# SELECTED TEXT
## Begin

Here are all the routes to contact LinkedIn support for help.
- IMPORTANT: two-step verification
- Help routes:
- How do I report a fake employee of my company?
- What if you’re locked out of your LinkedIn account?
- Last resort if you’ve tried everything else
- How do I give feedback to LinkedIn?
IMPORTANT: two-step verification.
If you’re here because you or your client were hacked on LinkedIn, there’s a good chance you didn’t enable two-step verification (aka two-factor authentication/2FA) on your account. Enable it as soon as you’re able to.
Turn on two-step verification on your LinkedIn account (desktop link)
Self-service online help and forum.
LinkedIn has a searchable online help centre available at linkedin.com/help
This also includes a link to the LinkedIn Help Forum, where any member can ask and answer questions.

## End

# RAW RECORDS
## Begin

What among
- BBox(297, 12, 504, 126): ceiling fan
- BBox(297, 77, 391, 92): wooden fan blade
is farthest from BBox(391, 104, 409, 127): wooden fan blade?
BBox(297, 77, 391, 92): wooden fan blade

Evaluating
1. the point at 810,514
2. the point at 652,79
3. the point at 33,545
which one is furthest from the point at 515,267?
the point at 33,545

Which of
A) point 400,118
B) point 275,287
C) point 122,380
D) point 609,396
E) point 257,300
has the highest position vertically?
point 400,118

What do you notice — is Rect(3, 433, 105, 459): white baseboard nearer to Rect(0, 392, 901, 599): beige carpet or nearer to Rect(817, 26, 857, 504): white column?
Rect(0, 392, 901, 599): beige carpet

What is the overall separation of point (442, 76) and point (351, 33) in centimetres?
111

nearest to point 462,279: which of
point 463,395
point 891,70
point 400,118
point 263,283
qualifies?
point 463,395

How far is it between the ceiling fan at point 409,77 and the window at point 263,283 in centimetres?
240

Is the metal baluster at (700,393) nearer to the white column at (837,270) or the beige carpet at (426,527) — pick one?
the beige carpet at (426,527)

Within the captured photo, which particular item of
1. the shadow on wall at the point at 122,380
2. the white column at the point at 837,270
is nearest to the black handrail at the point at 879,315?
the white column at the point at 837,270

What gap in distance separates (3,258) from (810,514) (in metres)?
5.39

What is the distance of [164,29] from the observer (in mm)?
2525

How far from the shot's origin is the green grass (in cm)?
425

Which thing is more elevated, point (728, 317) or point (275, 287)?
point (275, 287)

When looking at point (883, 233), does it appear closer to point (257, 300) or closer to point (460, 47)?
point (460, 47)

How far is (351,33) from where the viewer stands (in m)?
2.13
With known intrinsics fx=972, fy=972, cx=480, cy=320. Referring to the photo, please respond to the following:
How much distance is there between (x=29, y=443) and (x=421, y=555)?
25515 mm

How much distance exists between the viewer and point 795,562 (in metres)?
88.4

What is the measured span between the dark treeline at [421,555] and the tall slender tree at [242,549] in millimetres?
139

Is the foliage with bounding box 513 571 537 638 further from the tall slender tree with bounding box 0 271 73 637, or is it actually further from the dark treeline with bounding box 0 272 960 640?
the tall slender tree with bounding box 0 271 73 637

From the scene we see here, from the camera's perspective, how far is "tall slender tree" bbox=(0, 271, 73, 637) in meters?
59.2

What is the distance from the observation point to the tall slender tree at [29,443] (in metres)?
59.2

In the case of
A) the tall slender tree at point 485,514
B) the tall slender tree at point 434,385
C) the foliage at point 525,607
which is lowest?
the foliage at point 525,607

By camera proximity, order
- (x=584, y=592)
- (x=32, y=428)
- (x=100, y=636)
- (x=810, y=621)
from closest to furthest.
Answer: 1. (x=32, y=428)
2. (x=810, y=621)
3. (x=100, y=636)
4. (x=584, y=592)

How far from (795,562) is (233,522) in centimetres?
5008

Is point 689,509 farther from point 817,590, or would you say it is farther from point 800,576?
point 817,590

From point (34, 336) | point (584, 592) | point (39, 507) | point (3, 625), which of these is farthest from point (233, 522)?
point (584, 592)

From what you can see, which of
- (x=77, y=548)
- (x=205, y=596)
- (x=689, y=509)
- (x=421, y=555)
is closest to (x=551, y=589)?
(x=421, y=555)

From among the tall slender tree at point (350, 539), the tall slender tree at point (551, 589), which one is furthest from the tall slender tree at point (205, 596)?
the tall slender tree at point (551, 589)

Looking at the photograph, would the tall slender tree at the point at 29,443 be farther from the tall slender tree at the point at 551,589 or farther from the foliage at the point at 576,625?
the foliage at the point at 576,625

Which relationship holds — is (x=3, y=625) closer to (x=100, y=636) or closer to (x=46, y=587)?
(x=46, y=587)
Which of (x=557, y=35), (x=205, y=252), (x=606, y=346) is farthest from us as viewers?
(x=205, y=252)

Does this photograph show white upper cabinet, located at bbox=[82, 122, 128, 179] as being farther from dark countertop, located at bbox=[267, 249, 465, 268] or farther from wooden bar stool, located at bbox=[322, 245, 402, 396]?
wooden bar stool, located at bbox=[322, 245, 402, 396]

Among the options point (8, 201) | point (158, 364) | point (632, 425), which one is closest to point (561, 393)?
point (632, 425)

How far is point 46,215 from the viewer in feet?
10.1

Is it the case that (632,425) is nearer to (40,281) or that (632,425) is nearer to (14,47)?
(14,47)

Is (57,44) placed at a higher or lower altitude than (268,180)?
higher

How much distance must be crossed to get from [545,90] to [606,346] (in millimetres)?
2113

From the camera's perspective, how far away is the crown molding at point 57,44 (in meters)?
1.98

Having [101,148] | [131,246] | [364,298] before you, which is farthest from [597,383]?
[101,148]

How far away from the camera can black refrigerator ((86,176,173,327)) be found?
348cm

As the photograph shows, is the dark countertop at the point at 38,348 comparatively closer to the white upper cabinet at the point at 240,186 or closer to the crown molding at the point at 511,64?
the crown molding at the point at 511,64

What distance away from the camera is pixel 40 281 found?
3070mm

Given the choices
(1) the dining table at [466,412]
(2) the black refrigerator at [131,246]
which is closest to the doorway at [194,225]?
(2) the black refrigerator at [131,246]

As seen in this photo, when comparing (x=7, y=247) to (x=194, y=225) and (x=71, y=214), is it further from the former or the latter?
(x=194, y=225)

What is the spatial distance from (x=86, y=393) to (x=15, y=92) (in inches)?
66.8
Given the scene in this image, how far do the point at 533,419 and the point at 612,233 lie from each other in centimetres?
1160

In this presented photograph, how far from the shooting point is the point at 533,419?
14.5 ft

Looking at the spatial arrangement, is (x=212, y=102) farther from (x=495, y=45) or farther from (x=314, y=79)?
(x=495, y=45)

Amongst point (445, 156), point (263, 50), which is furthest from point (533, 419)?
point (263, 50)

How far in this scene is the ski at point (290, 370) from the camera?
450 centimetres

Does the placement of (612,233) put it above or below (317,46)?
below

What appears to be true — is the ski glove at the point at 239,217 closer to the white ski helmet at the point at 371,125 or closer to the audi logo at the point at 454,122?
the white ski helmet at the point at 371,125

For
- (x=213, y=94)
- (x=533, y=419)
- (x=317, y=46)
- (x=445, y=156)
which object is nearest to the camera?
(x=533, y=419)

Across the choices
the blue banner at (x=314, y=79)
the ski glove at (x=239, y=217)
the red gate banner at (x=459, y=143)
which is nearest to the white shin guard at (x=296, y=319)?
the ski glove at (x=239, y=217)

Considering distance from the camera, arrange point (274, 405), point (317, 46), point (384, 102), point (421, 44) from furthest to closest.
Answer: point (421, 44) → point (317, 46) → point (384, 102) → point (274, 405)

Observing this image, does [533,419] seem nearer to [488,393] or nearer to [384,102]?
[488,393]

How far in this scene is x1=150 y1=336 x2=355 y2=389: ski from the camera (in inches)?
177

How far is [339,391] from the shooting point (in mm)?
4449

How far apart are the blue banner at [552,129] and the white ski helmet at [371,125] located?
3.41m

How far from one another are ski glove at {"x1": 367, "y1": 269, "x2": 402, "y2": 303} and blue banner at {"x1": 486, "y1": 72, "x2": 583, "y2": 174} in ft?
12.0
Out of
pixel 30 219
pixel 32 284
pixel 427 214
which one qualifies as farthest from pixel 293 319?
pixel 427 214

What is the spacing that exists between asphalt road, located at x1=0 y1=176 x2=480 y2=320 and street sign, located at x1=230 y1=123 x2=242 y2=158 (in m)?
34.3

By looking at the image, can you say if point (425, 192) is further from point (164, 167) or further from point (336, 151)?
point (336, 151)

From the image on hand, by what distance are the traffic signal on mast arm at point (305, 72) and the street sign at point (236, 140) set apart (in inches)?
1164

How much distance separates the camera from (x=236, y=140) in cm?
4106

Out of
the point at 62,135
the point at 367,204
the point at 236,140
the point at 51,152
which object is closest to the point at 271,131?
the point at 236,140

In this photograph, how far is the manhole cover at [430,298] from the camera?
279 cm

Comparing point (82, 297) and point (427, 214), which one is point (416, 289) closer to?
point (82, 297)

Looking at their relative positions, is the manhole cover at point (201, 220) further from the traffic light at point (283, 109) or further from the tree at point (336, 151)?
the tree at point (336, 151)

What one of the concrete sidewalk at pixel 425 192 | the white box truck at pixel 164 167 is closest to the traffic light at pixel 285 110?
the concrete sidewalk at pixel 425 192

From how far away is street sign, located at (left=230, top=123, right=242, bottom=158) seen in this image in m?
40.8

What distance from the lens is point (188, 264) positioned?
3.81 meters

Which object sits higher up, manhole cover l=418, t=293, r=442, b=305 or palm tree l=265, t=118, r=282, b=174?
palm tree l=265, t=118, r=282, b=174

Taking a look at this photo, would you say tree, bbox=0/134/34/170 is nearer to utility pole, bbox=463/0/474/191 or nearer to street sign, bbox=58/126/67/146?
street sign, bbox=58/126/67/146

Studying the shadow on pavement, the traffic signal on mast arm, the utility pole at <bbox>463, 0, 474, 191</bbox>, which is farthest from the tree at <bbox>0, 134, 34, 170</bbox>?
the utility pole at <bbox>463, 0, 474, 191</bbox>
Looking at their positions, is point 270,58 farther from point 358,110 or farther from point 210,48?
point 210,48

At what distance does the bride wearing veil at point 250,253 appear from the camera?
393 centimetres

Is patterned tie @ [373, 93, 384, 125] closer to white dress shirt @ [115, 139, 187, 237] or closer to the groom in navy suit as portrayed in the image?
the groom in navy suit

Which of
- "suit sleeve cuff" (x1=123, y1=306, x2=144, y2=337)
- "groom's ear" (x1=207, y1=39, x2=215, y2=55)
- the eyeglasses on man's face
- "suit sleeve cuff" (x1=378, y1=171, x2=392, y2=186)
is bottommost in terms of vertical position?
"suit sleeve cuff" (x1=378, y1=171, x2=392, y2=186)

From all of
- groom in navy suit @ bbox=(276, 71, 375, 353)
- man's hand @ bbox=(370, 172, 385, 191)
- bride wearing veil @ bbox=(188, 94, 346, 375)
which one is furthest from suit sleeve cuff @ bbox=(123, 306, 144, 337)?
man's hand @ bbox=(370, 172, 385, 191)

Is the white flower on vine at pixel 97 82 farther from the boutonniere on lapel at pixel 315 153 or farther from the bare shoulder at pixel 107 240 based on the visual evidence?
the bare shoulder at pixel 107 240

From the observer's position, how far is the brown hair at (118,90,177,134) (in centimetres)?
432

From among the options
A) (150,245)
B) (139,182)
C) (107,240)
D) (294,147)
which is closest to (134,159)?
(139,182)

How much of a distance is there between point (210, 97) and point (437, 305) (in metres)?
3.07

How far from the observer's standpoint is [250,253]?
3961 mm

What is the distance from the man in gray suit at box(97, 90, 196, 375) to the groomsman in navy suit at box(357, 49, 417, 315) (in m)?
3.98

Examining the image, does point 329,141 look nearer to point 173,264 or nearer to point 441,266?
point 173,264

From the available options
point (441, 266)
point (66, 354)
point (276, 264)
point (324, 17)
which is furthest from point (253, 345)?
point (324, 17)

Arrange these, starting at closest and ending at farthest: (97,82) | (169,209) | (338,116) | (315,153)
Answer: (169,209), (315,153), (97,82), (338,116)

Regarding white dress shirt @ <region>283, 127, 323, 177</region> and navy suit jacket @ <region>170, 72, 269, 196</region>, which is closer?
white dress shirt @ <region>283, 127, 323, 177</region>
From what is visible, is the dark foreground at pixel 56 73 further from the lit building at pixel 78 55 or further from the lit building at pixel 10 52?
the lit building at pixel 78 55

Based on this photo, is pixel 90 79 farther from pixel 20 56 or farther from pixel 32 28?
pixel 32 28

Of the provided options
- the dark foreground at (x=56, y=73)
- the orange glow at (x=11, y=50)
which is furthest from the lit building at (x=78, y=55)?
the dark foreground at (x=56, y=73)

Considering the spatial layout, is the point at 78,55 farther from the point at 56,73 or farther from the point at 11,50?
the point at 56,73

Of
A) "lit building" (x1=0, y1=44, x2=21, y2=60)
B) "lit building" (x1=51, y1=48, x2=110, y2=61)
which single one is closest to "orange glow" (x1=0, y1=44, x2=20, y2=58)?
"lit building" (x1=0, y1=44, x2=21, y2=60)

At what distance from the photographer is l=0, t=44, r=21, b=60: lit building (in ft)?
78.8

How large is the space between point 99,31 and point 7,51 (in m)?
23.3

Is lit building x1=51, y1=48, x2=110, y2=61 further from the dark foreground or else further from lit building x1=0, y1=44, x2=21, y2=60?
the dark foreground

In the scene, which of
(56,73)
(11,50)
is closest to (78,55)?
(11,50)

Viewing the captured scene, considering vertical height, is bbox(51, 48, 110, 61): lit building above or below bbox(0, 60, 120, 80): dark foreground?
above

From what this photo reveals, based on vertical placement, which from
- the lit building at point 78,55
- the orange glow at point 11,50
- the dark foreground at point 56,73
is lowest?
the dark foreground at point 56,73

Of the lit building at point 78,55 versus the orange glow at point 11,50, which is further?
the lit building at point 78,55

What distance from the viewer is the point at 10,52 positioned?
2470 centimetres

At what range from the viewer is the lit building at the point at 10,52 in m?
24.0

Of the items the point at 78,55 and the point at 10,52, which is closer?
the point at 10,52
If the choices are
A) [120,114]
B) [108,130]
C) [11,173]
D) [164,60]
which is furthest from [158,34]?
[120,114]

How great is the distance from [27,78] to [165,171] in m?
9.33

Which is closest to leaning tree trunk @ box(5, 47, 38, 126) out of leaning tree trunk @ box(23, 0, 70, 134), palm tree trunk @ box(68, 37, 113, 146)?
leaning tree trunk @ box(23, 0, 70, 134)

## End

# TASKS TO COMPLETE
- a) In the LinkedIn support text, at what address is the searchable online help center available?
- b) Reproduce everything in the LinkedIn support text from "- IMPORTANT: two-step" down to "account (desktop link)".
- c) Resume the LinkedIn support text, picking up after its last sentence.

# TASK-BY-TASK ANSWERS
- a) linkedin.com/help

- b)
- IMPORTANT: two-step verification
- Help routes:
- How do I report a fake employee of my company?
- What if you’re locked out of your LinkedIn account?
- Last resort if you’ve tried everything else
- How do I give feedback to LinkedIn?
IMPORTANT: two-step verification.
If you’re here because you or your client were hacked on LinkedIn, there’s a good chance you didn’t enable two-step verification (aka two-factor authentication/2FA) on your account. Enable it as soon as you’re able to.
Turn on two-step verification on your LinkedIn account (desktop link)

- c)
On LinkedIn desktop, you can access a popup help section via the Me menu at the top of the page:
It might sound patronising for me to tell you to look at these resources first, but you’d be surprised at how much content is there and what you can learn about LinkedIn from a brief bit of study.
(You might also want to snoop around the rest of my LinkedIn Learner Lounge to see what other free goodies you can pick up.)
I used to work in tech support and it was often the case that people would call or email with questions that had already been answered online.
So, before you waste time trying to get a support person’s attention, check that your issue warrants it. If it does then the rest of this article is for you.
Tweeting @LinkedInHelp on Twitter/𝕏.
Before LinkedIn improved the help on their own platform, the best way to get assistance was to send a tweet to @LinkedInHelp on Twitter/𝕏.
LinkedIn’s Twitter/𝕏 account is a solid route to getting quick support, perhaps because LinkedIn wouldn’t want to be seen to ignore requests for help on a public forum such as Twitter/𝕏.
Lost access to your LinkedIn account?
If so, contacting LinkedIn through Twitter/𝕏 is the best and quickest route to getting access to your account.
Don’t expect any account-specific queries to be handled in public, but hopefully you can get somewhere with LinkedIn via the Twitter/𝕏 DMs.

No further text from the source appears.